**Passage to read**:
#####

[Numpy-discussion] Interpolation question
josef.pktd at gmail.com
josef.pktd at gmail.com
Sun Mar 28 17:18:56 EDT 2010
On Sun, Mar 28, 2010 at 4:47 PM, Andrea Gavana <andrea.gavana at gmail.com> wrote:
> HI All,
> On 28 March 2010 19:22, Robert Kern wrote:
>> On Sun, Mar 28, 2010 at 03:26, Anne Archibald <peridot.faceted at gmail.com> wrote:
>>> On 27 March 2010 20:24, Andrea Gavana <andrea.gavana at gmail.com> wrote:
>>>> Hi All,
>>>> I have an interpolation problem and I am having some difficulties
>>>> in tackling it. I hope I can explain myself clearly enough.
>>>> Basically, I have a whole bunch of 3D fluid flow simulations (close to
>>>> 1000), and they are a result of different combinations of parameters.
>>>> I was planning to use the Radial Basis Functions in scipy, but for the
>>>> moment let's assume, to simplify things, that I am dealing only with
>>>> one parameter (x). In 1000 simulations, this parameter x has 1000
>>>> values, obviously. The problem is, the outcome of every single
>>>> simulation is a vector of oil production over time (let's say 40
>>>> values per simulation, one per year), and I would like to be able to
>>>> interpolate my x parameter (1000 values) against all the simulations
>>>> (1000x40) and get an approximating function that, given another x
>>>> parameter (of size 1x1) will give me back an interpolated production
>>>> profile (of size 1x40).
>>> If I understand your problem correctly, you have a function taking one
>>> value as input (or one 3D vector) and returning a vector of length 40.
>>> You want to know whether there are tools in scipy to support this.
>>> I'll say first that it's not strictly necessary for there to be: you
>>> could always just build 40 different interpolators, one for each
>>> component of the output. After all, there's no interaction in the
>>> calculations between the output coordinates. This is of course
>>> awkward, in that you'd like to just call F(x) and get back a vector of
>>> length 40, but that can be remedied by writing a short wrapper
>>> function that simply calls all 40 interpolators.
>>> A problem that may be more serious is that the python loop over the 40
>>> interpolators can be slow, while a C implementation would give
>>> vector-valued results rapidly.
>> 40 is not a bad number to loop over. The thing I would be worried
>> about is the repeated calculation of the (1000, 1000) radial function
>> evaluation. I think that a small modification of Rbf could be made to
>> handle the vector-valued case. I leave that as an exercise to Andrea,
>> of course. :-)
> It seems like this whole interpolation stuff is not working as I
> thought. In particular, considering scalar-valued interpolation (i.e.,
> looking at the final oil recovery only and not the time-based oil
> production profile), interpolation with RBFs is giving
> counter-intuitive and meaningless answers. The issues I am seeing are
> basically these:
> # Interpolate the cumulative oil production
> rbf = Rbf(x1, x2, x3, x4, x5, x6, final_oil_recovery)

#####

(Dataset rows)
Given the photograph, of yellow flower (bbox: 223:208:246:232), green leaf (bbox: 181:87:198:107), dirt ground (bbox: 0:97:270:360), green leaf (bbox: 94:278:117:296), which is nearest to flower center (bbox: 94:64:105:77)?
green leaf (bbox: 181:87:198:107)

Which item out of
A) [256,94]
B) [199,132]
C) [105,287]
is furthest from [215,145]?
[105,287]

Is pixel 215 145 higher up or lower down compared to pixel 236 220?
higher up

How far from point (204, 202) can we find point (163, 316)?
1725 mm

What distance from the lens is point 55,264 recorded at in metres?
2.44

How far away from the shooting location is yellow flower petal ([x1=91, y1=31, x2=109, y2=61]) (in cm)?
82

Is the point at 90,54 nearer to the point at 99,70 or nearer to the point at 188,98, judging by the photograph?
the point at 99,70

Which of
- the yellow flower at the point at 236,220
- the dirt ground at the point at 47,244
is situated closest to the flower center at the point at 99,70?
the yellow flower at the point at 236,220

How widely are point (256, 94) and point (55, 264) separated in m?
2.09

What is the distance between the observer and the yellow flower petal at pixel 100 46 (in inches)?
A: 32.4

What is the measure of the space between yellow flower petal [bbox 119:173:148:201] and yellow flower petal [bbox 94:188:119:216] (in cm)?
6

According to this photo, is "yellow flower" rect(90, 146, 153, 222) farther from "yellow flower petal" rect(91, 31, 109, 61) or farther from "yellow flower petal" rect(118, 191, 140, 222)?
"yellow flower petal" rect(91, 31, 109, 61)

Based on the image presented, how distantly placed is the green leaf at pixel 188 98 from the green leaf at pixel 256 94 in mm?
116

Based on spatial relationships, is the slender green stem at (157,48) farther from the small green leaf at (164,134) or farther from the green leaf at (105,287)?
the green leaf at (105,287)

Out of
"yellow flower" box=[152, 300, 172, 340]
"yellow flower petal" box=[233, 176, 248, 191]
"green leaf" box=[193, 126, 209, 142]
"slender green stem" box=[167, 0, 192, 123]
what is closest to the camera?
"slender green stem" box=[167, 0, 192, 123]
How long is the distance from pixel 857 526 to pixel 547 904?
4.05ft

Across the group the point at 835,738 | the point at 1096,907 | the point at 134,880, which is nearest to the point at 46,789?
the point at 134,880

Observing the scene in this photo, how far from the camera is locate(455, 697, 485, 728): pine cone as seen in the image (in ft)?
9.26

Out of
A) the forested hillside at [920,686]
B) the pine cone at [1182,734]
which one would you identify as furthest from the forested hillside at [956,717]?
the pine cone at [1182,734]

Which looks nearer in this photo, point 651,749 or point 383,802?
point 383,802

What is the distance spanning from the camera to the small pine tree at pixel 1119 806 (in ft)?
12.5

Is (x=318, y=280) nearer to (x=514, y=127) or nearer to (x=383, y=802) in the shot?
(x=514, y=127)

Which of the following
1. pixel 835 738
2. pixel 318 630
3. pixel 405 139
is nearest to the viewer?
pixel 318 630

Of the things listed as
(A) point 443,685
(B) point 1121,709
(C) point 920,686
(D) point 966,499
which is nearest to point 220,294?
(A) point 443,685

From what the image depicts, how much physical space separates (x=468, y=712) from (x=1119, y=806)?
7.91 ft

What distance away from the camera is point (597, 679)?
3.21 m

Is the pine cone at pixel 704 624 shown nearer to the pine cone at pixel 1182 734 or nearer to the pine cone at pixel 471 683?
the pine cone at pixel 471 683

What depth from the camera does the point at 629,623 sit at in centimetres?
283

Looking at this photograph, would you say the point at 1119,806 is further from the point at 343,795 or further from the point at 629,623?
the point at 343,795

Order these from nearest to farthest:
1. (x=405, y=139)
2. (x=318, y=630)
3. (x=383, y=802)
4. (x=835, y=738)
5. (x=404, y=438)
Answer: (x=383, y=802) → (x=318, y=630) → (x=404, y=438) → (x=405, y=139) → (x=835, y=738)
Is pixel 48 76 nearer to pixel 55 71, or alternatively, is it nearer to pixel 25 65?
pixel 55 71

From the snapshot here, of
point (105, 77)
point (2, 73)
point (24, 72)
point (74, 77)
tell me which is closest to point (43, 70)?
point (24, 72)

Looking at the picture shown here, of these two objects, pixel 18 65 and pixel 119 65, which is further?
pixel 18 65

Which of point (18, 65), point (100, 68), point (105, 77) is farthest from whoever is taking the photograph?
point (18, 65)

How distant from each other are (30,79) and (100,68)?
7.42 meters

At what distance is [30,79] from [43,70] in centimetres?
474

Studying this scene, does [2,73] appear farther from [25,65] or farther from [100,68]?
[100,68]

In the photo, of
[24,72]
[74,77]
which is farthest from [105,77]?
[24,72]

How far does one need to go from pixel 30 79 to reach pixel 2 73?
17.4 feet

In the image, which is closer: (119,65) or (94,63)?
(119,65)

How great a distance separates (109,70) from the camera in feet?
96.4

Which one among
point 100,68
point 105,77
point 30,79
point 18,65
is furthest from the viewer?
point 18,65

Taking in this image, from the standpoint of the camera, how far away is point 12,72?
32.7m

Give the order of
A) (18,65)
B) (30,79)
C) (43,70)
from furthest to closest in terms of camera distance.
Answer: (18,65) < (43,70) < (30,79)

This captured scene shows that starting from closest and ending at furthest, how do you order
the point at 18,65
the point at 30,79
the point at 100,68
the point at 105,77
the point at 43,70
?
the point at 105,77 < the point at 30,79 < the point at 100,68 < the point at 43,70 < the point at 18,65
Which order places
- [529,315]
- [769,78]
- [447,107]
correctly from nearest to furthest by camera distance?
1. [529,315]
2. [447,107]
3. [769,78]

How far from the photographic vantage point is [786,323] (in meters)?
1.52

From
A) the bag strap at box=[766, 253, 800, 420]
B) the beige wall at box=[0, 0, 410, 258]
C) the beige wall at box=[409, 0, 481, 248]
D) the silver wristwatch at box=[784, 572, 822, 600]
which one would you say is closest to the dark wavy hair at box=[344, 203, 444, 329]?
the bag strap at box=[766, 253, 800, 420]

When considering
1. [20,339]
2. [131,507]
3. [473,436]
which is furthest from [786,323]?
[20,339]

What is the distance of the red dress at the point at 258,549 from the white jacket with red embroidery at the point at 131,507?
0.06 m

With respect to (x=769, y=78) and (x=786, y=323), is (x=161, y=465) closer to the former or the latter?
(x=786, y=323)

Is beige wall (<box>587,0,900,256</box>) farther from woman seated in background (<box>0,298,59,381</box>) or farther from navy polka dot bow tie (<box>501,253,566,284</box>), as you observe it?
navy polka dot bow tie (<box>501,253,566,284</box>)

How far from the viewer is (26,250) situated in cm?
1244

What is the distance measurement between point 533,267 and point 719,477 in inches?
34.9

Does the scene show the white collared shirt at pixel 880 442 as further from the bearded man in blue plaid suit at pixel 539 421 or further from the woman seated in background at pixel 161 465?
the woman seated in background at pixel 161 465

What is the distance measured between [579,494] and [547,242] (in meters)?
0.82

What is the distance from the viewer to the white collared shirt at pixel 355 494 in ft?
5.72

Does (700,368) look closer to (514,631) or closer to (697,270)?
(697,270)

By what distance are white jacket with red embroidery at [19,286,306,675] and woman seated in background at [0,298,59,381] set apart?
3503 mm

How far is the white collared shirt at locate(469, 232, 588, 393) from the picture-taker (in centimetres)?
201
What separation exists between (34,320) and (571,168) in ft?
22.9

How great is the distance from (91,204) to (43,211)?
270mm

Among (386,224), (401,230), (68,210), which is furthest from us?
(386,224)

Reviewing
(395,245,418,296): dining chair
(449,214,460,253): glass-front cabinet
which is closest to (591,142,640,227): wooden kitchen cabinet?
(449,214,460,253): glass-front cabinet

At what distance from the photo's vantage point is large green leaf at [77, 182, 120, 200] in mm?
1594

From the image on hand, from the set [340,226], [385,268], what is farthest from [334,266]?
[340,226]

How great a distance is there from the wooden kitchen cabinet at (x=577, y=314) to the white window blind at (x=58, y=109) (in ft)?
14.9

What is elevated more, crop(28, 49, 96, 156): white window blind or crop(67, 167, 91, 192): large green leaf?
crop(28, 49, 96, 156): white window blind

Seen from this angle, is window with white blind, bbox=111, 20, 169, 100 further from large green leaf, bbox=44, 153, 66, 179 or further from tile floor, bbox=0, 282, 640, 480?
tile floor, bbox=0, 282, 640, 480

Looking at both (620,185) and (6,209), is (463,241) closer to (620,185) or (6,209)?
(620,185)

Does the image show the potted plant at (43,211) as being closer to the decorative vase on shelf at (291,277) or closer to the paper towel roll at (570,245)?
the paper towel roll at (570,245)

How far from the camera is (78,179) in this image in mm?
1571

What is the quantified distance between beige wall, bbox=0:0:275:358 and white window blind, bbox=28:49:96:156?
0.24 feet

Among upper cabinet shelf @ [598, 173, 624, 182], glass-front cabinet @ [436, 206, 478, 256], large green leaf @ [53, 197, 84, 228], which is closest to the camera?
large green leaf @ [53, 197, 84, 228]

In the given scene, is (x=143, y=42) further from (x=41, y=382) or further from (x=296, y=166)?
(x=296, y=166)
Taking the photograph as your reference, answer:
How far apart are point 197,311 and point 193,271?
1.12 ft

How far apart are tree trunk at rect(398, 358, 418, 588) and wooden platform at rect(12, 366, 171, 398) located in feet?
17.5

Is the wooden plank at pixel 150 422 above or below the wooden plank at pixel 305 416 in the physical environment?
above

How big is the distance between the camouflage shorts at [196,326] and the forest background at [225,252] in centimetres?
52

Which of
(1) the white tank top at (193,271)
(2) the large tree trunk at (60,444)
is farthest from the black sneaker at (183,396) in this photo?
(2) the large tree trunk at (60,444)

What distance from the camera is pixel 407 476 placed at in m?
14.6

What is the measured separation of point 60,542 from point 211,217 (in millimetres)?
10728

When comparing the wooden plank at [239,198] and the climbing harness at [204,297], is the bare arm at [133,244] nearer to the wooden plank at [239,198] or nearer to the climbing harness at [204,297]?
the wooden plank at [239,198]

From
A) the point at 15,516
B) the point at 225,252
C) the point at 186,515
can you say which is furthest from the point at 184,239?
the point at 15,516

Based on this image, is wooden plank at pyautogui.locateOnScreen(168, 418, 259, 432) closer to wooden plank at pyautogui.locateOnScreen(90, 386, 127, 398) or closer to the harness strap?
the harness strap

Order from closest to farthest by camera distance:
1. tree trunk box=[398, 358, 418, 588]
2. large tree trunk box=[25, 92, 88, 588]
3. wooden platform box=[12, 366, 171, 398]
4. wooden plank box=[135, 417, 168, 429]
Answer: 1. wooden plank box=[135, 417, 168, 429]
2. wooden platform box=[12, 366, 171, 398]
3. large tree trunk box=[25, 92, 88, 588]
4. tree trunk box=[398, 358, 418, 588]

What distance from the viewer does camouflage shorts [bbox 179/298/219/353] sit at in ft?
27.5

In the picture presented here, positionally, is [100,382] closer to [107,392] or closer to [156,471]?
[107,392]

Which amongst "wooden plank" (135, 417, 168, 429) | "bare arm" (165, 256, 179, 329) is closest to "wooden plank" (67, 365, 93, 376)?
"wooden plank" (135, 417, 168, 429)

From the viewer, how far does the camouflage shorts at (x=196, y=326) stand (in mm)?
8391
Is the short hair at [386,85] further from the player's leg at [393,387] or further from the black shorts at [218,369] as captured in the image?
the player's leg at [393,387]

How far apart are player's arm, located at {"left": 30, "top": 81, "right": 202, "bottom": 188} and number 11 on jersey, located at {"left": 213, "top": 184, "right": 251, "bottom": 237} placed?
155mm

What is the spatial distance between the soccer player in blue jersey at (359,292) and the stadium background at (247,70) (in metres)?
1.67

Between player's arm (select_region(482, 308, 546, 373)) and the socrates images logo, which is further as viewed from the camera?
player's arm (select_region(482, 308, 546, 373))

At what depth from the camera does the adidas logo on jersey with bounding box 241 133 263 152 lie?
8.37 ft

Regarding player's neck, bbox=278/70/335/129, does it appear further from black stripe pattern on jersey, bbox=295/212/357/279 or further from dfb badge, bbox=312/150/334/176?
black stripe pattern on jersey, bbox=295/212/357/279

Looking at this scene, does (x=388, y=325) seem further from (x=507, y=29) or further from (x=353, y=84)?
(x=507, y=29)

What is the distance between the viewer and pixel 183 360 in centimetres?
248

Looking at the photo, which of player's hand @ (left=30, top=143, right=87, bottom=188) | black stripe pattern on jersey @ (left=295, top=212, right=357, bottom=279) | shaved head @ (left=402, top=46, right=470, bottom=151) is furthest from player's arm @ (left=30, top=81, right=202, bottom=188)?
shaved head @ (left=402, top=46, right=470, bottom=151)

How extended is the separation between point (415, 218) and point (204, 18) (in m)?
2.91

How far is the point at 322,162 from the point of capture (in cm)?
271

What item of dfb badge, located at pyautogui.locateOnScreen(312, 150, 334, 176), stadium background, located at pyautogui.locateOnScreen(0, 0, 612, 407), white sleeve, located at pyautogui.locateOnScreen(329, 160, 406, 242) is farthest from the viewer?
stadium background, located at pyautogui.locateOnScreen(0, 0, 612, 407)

#####

**Exercise set**:
1) In the interpolation thread, how many oil production values does each simulation produce?
2) Write out again, word for word, the stretch of the interpolation thread from "[Numpy-discussion] Interpolation question" through "myself clearly enough.".

**Results of the exercise**:
1) 40 values, one per year.

2)
[Numpy-discussion] Interpolation question
josef.pktd at gmail.com
josef.pktd at gmail.com
Sun Mar 28 17:18:56 EDT 2010
On Sun, Mar 28, 2010 at 4:47 PM, Andrea Gavana <andrea.gavana at gmail.com> wrote:
> HI All,
> On 28 March 2010 19:22, Robert Kern wrote:
>> On Sun, Mar 28, 2010 at 03:26, Anne Archibald <peridot.faceted at gmail.com> wrote:
>>> On 27 March 2010 20:24, Andrea Gavana <andrea.gavana at gmail.com> wrote:
>>>> Hi All,
>>>> I have an interpolation problem and I am having some difficulties
>>>> in tackling it. I hope I can explain myself clearly enough.